Despite Paul’s delay, however, McConnell told reporters on a Sunday press call that he believed the Senate would introduce a motion to proceed with the aid package on Monday and then approve the supplement on Wednesday.
The House approved the funding in a 368-57 vote last week. Asked about the large number of GOP “no” votes, McConnell said, “I think it’s important for the United States to help, important for the free world to help, important for Ukrainians to win, and I hope that few members of my party will. choose to politicize this issue.
Greek Prime Minister
House and Senate lawmakers are expected to welcome Greek Prime Minister Kyriakos Mitsotakis to the Capitol on Tuesday, after Pelosi invited him last month to speak at a joint meeting of Congress.
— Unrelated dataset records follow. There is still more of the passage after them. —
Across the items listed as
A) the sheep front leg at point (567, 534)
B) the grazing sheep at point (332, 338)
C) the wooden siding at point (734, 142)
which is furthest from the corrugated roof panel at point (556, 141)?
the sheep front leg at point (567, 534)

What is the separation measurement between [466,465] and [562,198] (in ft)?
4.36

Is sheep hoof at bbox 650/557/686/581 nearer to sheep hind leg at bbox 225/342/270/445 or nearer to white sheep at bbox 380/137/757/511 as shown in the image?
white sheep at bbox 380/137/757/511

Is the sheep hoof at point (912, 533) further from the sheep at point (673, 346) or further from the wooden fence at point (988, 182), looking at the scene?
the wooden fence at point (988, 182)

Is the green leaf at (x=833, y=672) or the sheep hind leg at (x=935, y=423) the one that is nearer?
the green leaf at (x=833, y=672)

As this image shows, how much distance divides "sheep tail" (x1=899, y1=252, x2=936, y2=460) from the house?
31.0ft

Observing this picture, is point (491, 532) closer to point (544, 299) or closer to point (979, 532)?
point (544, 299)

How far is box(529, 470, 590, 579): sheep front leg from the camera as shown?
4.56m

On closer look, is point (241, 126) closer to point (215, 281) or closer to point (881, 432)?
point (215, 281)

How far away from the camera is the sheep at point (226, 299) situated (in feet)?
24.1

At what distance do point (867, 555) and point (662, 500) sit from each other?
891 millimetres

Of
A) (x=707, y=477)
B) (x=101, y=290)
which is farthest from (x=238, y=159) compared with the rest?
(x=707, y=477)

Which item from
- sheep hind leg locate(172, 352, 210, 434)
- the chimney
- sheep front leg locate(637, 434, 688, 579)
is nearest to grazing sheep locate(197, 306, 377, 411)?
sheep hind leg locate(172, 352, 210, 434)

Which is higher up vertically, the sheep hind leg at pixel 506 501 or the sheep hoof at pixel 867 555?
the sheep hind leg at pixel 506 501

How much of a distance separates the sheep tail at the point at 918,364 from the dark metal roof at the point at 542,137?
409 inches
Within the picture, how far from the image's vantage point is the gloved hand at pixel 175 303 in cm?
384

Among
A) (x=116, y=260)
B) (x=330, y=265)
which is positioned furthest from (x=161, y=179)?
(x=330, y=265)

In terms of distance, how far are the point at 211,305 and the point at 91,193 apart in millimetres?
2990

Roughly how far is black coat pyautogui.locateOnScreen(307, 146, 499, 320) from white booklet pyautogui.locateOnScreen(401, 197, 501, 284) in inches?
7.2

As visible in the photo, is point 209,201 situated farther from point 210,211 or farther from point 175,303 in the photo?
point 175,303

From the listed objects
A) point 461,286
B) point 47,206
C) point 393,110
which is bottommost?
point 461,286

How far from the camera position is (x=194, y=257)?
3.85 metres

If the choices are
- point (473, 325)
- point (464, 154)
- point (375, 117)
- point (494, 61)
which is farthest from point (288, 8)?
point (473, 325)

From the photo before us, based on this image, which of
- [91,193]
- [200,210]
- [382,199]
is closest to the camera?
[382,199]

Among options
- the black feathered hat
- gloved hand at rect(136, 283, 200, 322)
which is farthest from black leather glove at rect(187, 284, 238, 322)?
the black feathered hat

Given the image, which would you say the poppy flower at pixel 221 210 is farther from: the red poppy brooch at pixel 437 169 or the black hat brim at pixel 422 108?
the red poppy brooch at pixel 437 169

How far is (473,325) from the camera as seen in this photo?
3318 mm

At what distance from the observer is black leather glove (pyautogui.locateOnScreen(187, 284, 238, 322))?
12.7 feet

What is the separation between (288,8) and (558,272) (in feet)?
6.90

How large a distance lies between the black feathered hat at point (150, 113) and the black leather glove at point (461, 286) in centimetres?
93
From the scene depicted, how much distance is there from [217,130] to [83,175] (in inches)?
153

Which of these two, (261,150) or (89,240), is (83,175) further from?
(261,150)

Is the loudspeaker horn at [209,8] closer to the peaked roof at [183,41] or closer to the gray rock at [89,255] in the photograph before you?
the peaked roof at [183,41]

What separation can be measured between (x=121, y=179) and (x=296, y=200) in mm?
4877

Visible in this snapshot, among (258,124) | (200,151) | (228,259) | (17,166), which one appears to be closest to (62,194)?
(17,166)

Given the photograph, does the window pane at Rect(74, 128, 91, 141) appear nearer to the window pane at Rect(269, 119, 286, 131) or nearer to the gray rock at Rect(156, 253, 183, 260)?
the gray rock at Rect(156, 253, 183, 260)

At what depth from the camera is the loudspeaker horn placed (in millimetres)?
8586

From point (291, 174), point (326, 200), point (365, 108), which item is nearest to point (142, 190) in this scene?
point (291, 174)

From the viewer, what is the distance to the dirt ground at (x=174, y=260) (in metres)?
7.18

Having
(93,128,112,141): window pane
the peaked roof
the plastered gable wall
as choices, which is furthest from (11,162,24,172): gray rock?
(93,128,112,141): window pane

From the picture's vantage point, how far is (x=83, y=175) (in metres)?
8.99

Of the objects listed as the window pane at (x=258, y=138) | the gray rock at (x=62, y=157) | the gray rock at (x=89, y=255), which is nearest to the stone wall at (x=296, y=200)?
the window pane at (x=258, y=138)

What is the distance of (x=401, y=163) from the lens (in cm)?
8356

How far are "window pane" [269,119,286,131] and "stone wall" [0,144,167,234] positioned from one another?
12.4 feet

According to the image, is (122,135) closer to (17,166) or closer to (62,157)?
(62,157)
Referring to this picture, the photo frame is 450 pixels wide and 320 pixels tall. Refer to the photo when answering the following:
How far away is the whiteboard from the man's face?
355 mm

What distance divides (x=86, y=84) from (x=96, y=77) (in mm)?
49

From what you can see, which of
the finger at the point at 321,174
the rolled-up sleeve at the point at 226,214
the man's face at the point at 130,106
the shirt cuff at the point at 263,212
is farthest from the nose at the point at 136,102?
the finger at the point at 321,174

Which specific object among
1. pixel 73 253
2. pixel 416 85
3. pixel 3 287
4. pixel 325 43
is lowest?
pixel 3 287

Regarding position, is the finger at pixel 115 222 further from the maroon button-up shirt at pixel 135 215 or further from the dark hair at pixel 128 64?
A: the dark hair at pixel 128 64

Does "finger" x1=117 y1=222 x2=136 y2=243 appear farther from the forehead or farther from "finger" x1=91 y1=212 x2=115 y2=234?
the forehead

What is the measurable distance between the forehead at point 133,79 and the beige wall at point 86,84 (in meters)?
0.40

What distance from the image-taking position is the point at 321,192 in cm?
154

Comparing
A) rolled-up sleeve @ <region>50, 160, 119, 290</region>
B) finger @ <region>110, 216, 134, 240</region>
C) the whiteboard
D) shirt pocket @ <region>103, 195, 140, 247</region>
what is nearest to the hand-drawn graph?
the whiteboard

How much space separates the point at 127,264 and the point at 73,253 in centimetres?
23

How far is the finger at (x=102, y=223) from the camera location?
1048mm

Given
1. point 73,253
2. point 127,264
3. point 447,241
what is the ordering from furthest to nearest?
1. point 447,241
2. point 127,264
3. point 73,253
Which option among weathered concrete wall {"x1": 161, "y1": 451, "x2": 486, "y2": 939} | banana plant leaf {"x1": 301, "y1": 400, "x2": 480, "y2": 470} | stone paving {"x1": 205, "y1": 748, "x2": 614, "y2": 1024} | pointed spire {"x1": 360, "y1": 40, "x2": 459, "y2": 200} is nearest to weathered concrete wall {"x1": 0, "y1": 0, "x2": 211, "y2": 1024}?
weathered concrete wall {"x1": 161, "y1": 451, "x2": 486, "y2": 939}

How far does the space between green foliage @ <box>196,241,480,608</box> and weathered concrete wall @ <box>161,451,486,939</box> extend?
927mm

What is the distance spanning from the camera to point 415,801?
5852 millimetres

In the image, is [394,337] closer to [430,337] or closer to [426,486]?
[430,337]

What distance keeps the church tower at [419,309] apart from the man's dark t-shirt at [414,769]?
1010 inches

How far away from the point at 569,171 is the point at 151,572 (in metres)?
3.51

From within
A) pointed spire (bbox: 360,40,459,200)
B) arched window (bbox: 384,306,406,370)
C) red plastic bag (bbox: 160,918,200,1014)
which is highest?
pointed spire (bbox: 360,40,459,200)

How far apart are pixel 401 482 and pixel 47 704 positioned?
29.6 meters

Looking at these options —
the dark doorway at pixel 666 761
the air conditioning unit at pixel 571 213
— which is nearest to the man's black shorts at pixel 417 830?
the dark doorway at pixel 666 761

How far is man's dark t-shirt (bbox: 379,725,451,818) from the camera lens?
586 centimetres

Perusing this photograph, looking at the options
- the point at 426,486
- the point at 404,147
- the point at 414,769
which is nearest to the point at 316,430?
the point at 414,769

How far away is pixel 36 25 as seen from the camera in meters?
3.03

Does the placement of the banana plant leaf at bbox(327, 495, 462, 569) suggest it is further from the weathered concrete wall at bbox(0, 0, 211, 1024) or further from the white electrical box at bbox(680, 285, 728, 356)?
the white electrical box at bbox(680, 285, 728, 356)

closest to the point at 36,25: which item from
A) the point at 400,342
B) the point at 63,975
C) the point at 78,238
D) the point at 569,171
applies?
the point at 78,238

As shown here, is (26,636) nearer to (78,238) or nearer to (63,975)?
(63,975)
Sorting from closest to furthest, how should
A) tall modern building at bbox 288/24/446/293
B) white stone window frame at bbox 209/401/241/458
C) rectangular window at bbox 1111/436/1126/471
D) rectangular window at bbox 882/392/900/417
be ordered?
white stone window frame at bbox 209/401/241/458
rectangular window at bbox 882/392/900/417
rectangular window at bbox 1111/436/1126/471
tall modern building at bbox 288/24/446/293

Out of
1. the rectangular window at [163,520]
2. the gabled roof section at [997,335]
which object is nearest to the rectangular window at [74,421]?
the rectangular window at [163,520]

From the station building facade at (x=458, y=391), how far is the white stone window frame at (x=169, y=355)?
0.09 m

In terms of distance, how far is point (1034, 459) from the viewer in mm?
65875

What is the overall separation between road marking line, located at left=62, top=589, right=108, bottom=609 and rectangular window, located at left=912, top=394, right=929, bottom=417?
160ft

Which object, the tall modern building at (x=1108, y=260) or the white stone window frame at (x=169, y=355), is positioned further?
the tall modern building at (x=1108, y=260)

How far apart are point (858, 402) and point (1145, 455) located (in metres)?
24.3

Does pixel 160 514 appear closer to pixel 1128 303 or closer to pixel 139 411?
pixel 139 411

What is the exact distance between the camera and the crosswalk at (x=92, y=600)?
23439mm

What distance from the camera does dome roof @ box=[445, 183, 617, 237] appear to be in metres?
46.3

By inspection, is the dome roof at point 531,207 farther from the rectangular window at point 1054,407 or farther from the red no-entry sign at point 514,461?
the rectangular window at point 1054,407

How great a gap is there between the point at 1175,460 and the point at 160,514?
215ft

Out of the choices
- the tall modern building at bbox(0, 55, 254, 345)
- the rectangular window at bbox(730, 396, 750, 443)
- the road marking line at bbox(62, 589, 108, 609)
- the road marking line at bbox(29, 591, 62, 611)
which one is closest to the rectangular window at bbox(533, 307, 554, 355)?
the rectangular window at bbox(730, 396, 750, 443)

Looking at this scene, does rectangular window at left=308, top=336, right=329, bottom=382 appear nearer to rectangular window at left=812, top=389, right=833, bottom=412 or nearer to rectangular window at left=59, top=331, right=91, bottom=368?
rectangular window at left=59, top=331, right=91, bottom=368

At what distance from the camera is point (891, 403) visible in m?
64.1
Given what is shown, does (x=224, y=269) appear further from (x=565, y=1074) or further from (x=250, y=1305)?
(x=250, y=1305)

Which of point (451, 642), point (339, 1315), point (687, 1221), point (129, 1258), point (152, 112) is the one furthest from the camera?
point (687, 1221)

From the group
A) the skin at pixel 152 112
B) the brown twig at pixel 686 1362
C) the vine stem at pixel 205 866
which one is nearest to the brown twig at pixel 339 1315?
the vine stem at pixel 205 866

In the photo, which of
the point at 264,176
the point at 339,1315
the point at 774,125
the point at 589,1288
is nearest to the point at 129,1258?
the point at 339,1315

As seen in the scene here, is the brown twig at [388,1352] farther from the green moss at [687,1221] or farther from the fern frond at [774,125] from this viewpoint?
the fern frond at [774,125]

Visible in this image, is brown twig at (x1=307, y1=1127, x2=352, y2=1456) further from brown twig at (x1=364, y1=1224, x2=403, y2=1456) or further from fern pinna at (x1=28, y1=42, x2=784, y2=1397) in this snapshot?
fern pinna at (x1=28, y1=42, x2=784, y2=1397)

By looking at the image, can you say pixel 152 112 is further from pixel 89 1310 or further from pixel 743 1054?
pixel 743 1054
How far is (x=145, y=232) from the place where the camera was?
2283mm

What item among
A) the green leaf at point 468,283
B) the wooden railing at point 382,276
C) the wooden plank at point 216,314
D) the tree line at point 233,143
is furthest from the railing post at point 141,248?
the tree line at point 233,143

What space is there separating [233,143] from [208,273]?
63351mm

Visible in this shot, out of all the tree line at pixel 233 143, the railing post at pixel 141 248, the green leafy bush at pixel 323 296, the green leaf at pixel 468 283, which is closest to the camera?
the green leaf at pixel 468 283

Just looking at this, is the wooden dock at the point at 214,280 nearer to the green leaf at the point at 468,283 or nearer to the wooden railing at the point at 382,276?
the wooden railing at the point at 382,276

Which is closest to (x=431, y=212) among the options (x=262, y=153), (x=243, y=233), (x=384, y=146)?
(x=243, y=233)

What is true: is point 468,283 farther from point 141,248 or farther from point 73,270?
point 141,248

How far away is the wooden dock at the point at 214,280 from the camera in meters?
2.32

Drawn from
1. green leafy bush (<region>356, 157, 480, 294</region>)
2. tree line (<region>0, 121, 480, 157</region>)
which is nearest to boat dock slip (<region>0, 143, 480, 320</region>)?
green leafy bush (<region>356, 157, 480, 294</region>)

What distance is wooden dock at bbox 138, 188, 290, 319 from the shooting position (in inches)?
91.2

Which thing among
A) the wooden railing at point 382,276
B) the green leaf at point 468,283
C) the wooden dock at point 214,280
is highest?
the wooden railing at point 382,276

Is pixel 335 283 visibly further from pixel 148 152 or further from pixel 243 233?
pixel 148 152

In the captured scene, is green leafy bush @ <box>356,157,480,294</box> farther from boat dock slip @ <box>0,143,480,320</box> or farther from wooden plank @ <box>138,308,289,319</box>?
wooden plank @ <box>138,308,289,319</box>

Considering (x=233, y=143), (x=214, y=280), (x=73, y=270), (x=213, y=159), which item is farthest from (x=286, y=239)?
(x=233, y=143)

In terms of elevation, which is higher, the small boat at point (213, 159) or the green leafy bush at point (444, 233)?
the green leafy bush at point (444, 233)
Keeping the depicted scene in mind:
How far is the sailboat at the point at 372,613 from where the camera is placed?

In a letter, the president said, “The unshakable bond between the United States and Greece is firmly rooted in our history and shared values.”
“As our world faces a pivotal moment in the struggle between the forces of democracy and autocracy, the transatlantic alliance remains vital to the future of freedom around the world,” she wrote. . “Congress and our country look forward to hearing your message of democratic values as we continue to strengthen our partnership, strengthen security and freedom around the world, and build a better future for our children.”
Pelosi noted that the visit will mark a belated commemoration of Greece’s bicentenary after it was delayed last year due to the COVID-19 pandemic.
House leaders said Sunday that lawmakers should be seated on the floor of the House no later than 10:30 a.m. Tuesday for the joint meeting with Mitsotakis.
The Greek Prime Minister is due to meet President Biden on Monday.
Mitsotakis’ visit to the United States follows Greece’s five-year extension of its bilateral military agreement with the United States, according to the Associated Press. The agreement will allow the US military to continue access to three bases in mainland Greece.